• [Document passage]
If I Were President I Would Protect the LGBTQ+ Community

Morgan Hastain, News Editor

If I were president, I would start by addressing the violence against the LGBTQ+ community. According to the National Coalition of Anti-Violence Projects (NCAVP), nearly one in ten LGBTQ surviors of domestic abuse have been sexually assaulted by those partners. Between the hypersexualization of people within the community, the stigmatization, and internalized homophobia, LGBTQ people are at a higher risk for assault, poverty, and violence. 

Within the LGBTQ community, transgender people and bisexual women face alarming rates of sexual violence, and it often begins before adulthood. The 2015 U.S Transgender Survey discovered that 47% of transgender people are sexually assaulted at some point in their lifetime, while transgender people of color, including Native Americans(65%), multiracial people (59%), Middle Eastern people (58%), and African Americans (53%) who responded to the U.S Transgender Survey, have most likely been sexually assaulted in their lifetime. Nearly half of the bisexual women surveyed (48%) have been raped between the ages of 11 and 17. 

Due to the stigmatization of the LGBTQ community, people who are a part of it are often hesitant to ask for help from the police, hospitals, or shelters. According to the NCAVP, 85% of health care workers and victim advocates reported having worked with an LGBTQ survivor who was denied service because of their sexual orientation. This is extremely off putting, as this nation is supposed to protect every citizen, regardless of their sexual orientation.

• [Exercise aim] In the opinion piece about protecting the LGBTQ+ community, what share of transgender people does the 2015 U.S. Transgender Survey find are sexually assaulted at some point in their lifetime? Rely only on the opinion piece about protecting the LGBTQ+ community.

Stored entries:
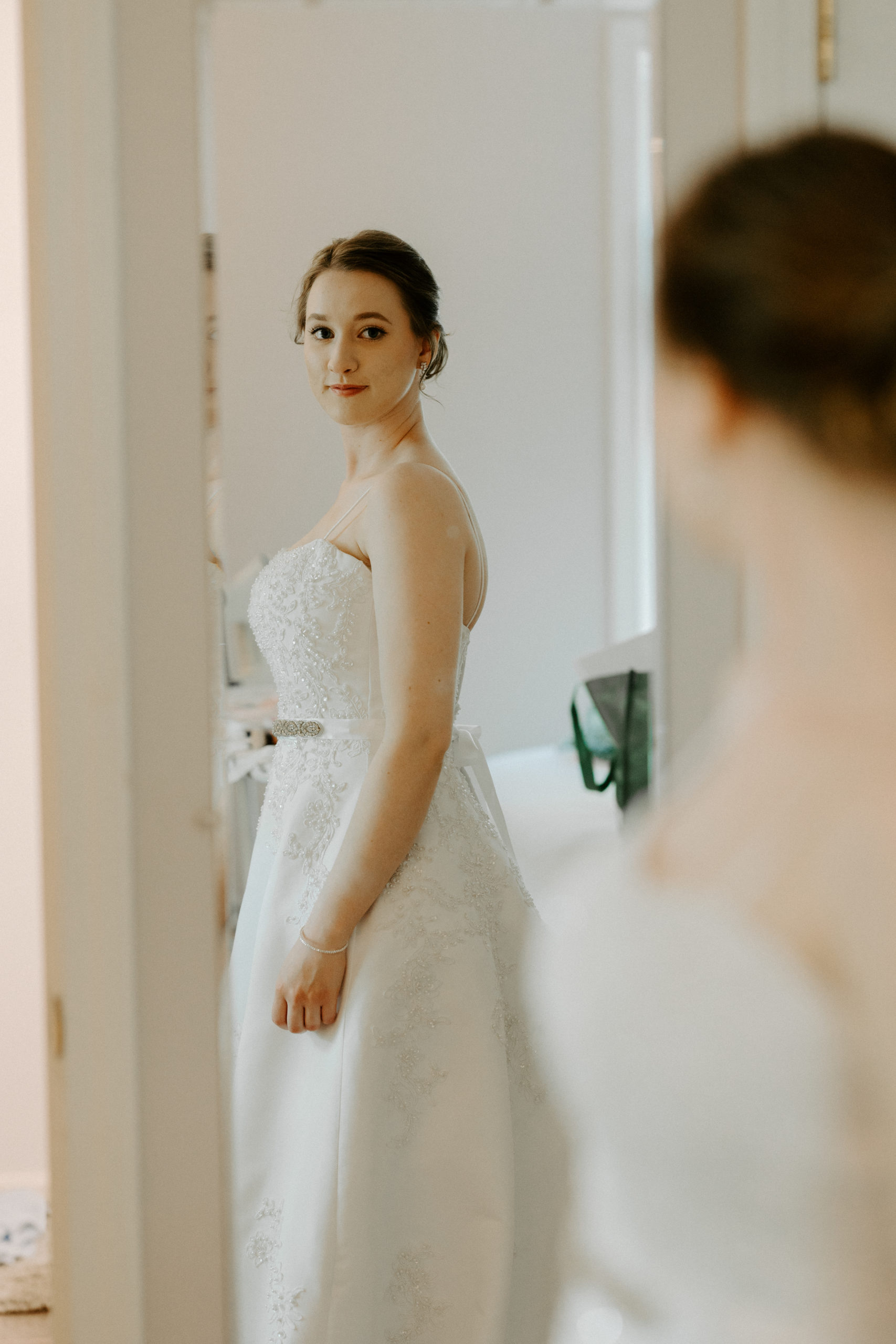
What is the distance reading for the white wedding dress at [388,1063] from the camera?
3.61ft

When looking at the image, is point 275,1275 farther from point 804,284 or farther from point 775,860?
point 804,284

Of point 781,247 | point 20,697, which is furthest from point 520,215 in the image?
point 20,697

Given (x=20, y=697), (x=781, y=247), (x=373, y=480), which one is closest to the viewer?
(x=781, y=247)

--

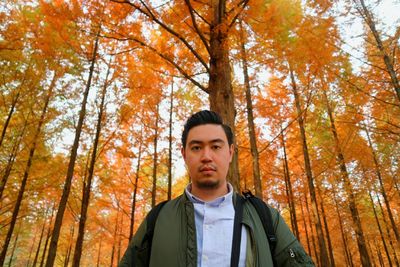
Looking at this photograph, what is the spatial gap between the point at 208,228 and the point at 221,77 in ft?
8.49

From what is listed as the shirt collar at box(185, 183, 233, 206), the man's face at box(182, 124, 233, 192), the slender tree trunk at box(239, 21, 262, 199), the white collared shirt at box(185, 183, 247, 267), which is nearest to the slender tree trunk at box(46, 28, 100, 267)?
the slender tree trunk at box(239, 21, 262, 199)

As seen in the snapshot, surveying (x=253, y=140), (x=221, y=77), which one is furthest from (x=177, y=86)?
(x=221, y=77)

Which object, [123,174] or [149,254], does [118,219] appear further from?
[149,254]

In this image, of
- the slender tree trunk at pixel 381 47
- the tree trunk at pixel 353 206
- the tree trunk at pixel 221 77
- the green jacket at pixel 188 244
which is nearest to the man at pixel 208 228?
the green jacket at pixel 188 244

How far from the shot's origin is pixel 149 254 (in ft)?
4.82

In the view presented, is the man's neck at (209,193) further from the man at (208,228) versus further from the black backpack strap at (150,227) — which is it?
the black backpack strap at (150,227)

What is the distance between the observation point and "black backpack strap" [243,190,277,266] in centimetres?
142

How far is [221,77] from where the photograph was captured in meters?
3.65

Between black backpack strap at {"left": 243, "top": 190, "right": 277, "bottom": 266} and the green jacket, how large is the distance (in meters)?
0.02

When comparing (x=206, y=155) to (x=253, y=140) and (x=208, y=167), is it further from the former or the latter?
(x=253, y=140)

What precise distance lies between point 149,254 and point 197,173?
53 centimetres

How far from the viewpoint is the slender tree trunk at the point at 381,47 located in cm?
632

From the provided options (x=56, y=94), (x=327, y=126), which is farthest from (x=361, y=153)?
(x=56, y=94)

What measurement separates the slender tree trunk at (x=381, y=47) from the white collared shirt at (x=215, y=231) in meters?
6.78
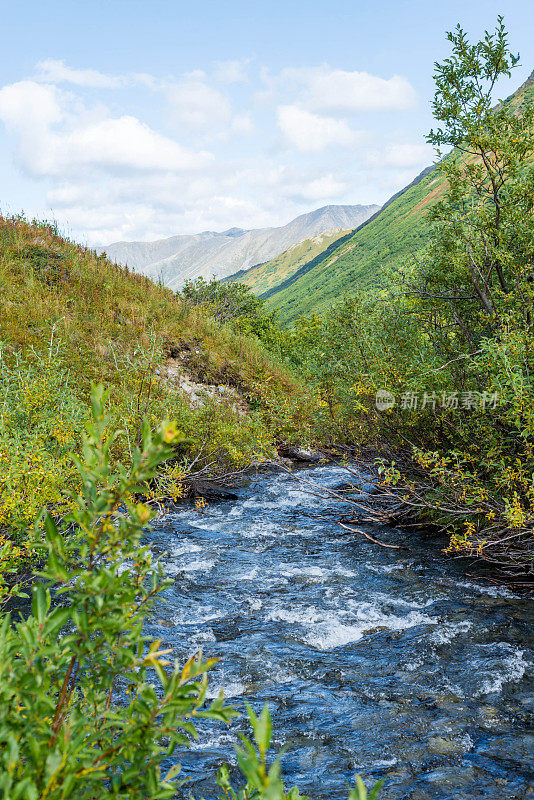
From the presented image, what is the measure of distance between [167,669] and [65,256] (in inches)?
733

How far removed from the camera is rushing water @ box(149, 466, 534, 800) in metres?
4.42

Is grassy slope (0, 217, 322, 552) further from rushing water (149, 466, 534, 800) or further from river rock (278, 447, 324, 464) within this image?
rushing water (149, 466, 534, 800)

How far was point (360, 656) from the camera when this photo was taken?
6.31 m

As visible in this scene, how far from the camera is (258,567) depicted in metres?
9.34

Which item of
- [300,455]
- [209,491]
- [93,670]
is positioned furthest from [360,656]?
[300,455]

---

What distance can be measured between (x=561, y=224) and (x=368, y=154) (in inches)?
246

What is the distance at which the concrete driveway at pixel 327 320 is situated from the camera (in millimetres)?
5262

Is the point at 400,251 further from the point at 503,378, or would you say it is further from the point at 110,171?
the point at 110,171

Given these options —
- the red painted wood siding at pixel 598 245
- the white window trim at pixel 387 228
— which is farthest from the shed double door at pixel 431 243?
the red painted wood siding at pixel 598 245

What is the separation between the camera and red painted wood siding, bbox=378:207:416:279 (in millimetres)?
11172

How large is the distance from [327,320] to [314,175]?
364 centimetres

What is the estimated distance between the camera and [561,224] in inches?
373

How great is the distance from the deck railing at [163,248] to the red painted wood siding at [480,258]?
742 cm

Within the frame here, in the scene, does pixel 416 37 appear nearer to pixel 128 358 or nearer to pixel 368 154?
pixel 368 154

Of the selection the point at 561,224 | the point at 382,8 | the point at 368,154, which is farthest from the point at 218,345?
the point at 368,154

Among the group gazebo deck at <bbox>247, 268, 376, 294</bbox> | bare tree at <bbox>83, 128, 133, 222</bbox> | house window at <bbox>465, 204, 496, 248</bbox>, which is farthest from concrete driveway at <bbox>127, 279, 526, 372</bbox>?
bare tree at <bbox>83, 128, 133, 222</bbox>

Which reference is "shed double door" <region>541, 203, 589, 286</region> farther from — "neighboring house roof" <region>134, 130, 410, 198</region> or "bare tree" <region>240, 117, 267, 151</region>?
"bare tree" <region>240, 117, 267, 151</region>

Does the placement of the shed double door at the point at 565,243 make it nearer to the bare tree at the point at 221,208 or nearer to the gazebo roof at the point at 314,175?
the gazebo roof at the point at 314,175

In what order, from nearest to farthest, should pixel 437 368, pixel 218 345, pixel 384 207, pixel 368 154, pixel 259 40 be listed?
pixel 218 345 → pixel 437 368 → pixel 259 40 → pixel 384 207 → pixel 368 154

• [Solution to the exercise] 47% of transgender people.